> [Your objective]:
In the records below, find the line with "bounding boxes (frame 2" and the line with "New South Wales, site Q38, 3-frame burst.". Print both exactly, along with every line between them, and no other line.

> [Data for this task]:
=====

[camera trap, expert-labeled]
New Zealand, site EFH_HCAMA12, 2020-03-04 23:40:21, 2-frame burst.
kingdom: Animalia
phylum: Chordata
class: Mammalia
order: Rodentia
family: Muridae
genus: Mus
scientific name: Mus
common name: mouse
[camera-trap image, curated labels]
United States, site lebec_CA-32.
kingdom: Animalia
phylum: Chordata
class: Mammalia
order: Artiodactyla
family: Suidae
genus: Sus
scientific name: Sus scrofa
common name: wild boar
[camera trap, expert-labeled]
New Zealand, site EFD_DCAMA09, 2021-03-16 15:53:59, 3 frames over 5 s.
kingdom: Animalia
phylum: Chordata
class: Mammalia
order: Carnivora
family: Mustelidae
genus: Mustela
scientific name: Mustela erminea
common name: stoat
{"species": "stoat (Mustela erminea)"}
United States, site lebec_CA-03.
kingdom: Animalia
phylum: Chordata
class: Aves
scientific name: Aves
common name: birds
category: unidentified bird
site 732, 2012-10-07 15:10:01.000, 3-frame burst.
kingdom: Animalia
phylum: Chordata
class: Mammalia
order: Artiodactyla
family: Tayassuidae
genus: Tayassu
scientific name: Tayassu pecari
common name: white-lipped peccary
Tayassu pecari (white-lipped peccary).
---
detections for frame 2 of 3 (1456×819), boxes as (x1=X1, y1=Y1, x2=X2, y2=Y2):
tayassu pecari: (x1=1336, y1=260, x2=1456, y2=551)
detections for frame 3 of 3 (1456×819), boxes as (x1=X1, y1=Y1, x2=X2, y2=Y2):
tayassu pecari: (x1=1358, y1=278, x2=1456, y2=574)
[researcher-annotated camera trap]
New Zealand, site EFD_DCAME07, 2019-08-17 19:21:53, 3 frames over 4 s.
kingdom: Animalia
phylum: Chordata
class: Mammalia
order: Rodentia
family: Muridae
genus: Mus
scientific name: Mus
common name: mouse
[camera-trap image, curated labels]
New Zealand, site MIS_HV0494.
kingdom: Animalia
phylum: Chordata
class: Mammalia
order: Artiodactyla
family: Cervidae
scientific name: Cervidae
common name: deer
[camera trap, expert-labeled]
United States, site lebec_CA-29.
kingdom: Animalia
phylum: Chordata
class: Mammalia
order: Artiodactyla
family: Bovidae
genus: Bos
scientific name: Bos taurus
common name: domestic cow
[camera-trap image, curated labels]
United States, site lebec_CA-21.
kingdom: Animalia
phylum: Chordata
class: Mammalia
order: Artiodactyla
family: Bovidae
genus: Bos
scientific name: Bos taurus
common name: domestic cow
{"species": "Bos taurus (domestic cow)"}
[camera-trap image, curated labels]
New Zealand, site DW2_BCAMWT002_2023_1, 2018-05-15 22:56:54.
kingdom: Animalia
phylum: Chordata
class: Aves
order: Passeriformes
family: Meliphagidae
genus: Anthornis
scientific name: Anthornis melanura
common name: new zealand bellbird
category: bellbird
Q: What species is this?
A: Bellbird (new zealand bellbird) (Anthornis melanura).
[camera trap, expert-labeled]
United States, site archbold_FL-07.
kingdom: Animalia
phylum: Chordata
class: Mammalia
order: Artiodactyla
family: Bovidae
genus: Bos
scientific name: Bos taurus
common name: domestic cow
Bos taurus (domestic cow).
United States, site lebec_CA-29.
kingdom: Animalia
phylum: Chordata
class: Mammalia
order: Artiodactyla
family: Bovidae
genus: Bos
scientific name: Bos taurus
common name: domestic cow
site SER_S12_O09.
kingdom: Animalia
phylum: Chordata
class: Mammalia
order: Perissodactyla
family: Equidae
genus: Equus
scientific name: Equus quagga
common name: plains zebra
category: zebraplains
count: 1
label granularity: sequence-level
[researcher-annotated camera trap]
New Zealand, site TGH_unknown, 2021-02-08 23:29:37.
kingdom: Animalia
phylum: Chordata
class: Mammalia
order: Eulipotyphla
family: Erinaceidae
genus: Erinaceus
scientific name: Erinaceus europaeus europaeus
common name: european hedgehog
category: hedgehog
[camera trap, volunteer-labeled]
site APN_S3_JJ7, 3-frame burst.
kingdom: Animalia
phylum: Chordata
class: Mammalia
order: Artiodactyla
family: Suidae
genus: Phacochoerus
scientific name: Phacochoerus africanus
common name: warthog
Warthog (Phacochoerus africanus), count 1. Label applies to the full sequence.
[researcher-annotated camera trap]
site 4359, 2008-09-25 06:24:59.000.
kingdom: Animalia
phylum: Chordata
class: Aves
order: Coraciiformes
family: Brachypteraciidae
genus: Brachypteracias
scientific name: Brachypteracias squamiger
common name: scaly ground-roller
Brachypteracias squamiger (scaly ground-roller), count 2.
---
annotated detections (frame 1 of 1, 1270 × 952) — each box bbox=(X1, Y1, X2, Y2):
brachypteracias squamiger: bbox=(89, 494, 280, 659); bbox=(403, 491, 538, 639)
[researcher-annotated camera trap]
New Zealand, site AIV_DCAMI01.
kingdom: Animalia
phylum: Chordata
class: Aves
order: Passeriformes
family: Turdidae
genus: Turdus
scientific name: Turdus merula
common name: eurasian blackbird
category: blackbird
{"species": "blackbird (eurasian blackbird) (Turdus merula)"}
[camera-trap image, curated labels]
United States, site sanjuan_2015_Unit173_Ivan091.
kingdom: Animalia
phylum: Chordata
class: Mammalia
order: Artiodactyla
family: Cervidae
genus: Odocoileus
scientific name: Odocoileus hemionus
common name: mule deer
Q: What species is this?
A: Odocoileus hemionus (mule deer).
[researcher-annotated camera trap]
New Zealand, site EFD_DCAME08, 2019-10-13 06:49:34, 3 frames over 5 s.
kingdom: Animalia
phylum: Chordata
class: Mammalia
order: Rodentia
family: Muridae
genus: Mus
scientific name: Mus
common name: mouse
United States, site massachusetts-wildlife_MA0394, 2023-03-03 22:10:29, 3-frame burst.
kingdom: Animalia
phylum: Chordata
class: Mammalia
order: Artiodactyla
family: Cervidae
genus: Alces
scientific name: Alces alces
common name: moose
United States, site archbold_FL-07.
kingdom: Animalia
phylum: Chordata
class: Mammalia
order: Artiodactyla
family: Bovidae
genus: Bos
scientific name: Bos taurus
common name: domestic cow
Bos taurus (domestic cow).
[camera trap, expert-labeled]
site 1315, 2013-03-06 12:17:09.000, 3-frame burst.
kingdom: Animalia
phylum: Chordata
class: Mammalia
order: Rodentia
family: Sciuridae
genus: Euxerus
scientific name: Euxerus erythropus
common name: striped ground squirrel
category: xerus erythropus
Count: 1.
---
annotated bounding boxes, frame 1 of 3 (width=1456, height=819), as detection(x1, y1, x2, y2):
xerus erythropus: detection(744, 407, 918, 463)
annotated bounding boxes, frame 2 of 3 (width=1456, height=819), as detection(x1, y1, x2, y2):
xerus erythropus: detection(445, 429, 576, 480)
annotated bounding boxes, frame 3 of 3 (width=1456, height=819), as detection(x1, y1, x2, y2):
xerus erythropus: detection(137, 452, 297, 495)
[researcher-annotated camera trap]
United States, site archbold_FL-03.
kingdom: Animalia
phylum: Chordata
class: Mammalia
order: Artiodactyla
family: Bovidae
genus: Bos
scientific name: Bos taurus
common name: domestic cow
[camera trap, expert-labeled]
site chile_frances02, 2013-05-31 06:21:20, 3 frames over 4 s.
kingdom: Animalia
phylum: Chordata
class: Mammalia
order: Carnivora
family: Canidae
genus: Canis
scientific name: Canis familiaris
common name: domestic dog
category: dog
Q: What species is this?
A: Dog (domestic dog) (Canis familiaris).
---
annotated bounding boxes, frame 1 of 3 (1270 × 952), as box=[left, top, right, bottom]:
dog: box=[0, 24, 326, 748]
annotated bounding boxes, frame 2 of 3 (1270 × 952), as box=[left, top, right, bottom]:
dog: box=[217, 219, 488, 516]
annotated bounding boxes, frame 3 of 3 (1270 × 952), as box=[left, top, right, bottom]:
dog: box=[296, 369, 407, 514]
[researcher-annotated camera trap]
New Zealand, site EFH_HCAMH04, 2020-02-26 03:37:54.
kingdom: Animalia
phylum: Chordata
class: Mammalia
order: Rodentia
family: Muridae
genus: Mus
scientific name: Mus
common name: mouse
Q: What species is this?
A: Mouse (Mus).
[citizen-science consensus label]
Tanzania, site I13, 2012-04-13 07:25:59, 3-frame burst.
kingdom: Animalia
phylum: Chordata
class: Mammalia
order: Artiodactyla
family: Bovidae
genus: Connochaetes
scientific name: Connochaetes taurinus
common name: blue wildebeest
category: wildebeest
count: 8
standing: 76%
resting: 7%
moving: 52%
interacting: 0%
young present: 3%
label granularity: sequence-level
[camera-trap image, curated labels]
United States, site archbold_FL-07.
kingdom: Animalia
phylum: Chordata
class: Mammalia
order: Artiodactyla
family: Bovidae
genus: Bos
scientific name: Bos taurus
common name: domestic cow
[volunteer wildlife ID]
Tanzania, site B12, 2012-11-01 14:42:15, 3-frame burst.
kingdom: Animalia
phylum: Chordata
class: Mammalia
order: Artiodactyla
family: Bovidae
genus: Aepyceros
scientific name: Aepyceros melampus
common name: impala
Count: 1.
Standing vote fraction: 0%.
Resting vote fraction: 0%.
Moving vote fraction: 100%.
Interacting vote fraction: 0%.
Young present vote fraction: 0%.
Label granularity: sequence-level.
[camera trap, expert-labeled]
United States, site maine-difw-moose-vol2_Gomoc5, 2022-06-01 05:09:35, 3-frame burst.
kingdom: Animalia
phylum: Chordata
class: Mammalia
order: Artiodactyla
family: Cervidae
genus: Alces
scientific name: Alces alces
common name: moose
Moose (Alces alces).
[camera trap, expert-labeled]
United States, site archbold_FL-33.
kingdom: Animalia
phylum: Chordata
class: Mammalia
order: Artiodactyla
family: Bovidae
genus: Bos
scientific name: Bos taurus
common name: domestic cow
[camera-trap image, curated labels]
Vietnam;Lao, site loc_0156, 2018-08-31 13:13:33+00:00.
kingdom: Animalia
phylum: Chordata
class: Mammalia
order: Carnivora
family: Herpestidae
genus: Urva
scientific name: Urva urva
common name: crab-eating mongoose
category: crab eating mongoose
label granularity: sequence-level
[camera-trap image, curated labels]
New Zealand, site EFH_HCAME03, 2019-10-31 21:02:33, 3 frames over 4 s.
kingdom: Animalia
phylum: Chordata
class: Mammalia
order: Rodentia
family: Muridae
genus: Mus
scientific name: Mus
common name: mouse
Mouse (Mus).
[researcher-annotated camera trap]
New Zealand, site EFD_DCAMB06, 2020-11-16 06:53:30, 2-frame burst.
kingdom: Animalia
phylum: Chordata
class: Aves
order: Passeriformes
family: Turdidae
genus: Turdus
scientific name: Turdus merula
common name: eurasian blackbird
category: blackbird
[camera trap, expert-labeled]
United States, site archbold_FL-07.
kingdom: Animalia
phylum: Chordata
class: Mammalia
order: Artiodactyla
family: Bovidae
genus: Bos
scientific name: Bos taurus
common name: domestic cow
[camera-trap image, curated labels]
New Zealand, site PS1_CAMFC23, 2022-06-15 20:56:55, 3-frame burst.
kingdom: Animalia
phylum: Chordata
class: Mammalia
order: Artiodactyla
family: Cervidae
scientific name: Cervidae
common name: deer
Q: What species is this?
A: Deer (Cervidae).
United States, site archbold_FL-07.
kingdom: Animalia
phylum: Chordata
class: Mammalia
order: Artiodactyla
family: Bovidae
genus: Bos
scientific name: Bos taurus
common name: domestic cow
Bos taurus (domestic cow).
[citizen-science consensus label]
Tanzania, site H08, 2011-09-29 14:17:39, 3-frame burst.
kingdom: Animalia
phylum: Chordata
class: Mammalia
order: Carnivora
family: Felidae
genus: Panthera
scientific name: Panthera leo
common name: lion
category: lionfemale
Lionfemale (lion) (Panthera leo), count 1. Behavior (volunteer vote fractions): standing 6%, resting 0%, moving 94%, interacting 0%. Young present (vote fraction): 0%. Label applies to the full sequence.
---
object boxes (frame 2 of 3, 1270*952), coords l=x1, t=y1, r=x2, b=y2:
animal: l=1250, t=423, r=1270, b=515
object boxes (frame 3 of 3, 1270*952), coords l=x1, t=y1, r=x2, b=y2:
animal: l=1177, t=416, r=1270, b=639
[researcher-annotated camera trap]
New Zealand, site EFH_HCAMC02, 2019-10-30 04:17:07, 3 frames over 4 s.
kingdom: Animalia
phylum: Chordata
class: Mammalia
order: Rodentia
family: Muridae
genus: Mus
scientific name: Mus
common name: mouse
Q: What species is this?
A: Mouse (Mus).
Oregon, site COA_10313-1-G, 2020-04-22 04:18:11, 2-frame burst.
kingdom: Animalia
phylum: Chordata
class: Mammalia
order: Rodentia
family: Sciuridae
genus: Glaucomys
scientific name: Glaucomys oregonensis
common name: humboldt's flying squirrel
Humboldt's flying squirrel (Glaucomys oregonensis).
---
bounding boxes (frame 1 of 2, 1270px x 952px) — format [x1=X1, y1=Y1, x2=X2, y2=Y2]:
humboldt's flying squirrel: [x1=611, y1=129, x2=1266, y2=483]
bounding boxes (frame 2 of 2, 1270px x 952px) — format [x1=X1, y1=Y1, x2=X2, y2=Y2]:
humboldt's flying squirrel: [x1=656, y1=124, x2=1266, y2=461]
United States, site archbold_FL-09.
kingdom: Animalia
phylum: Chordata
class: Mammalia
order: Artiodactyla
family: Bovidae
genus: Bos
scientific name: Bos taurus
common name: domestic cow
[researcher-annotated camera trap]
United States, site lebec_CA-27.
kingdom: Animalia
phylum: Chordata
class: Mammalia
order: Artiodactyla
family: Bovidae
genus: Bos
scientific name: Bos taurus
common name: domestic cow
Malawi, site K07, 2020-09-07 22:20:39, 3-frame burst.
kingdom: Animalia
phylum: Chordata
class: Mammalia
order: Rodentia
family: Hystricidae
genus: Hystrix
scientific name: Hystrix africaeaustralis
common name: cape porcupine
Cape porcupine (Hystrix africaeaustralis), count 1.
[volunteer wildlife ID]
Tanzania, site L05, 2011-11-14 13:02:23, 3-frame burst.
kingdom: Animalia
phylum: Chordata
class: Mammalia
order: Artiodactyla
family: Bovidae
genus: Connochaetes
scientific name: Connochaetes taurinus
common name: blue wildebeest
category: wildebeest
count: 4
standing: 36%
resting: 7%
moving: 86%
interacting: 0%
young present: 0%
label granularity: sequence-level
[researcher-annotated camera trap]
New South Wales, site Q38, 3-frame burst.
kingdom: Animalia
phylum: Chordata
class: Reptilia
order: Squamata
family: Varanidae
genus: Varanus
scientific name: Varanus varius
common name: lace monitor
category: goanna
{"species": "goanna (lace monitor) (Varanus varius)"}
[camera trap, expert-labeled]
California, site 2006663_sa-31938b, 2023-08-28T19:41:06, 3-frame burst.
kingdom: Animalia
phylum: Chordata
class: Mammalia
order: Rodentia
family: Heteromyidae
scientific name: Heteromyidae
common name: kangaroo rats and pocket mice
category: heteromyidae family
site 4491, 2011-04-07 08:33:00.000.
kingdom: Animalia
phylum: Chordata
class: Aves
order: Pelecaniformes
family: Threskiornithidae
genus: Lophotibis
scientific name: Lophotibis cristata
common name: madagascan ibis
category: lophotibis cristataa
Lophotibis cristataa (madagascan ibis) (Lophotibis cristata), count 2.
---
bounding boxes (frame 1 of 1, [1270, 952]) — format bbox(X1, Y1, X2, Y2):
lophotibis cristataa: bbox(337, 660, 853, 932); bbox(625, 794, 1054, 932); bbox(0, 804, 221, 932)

=====

> [Result for this exercise]:
bounding boxes (frame 2 of 2, 1270px x 952px) — format [x1=X1, y1=Y1, x2=X2, y2=Y2]:
humboldt's flying squirrel: [x1=656, y1=124, x2=1266, y2=461]
United States, site archbold_FL-09.
kingdom: Animalia
phylum: Chordata
class: Mammalia
order: Artiodactyla
family: Bovidae
genus: Bos
scientific name: Bos taurus
common name: domestic cow
[researcher-annotated camera trap]
United States, site lebec_CA-27.
kingdom: Animalia
phylum: Chordata
class: Mammalia
order: Artiodactyla
family: Bovidae
genus: Bos
scientific name: Bos taurus
common name: domestic cow
Malawi, site K07, 2020-09-07 22:20:39, 3-frame burst.
kingdom: Animalia
phylum: Chordata
class: Mammalia
order: Rodentia
family: Hystricidae
genus: Hystrix
scientific name: Hystrix africaeaustralis
common name: cape porcupine
Cape porcupine (Hystrix africaeaustralis), count 1.
[volunteer wildlife ID]
Tanzania, site L05, 2011-11-14 13:02:23, 3-frame burst.
kingdom: Animalia
phylum: Chordata
class: Mammalia
order: Artiodactyla
family: Bovidae
genus: Connochaetes
scientific name: Connochaetes taurinus
common name: blue wildebeest
category: wildebeest
count: 4
standing: 36%
resting: 7%
moving: 86%
interacting: 0%
young present: 0%
label granularity: sequence-level
[researcher-annotated camera trap]
New South Wales, site Q38, 3-frame burst.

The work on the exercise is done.